Track down every line below that holds "Washable" and copy it.

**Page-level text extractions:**
+++++

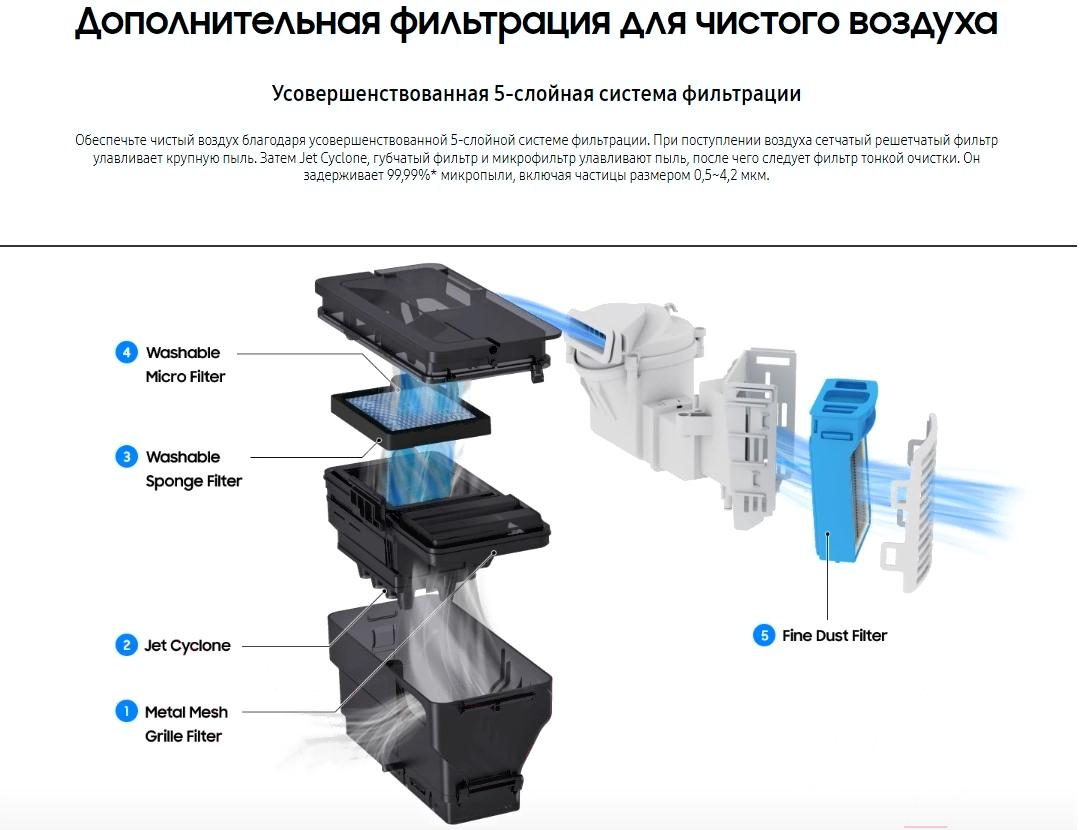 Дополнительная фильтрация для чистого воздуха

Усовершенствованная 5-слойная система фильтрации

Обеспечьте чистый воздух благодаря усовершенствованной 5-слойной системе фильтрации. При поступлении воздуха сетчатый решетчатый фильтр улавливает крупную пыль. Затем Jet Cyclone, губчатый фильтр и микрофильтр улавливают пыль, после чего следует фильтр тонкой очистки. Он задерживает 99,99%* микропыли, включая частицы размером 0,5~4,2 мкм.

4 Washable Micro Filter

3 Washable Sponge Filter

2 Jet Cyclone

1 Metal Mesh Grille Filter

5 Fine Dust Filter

+++++

**SOLUTION BELOW:**
4 Washable Micro Filter
3 Washable Sponge Filter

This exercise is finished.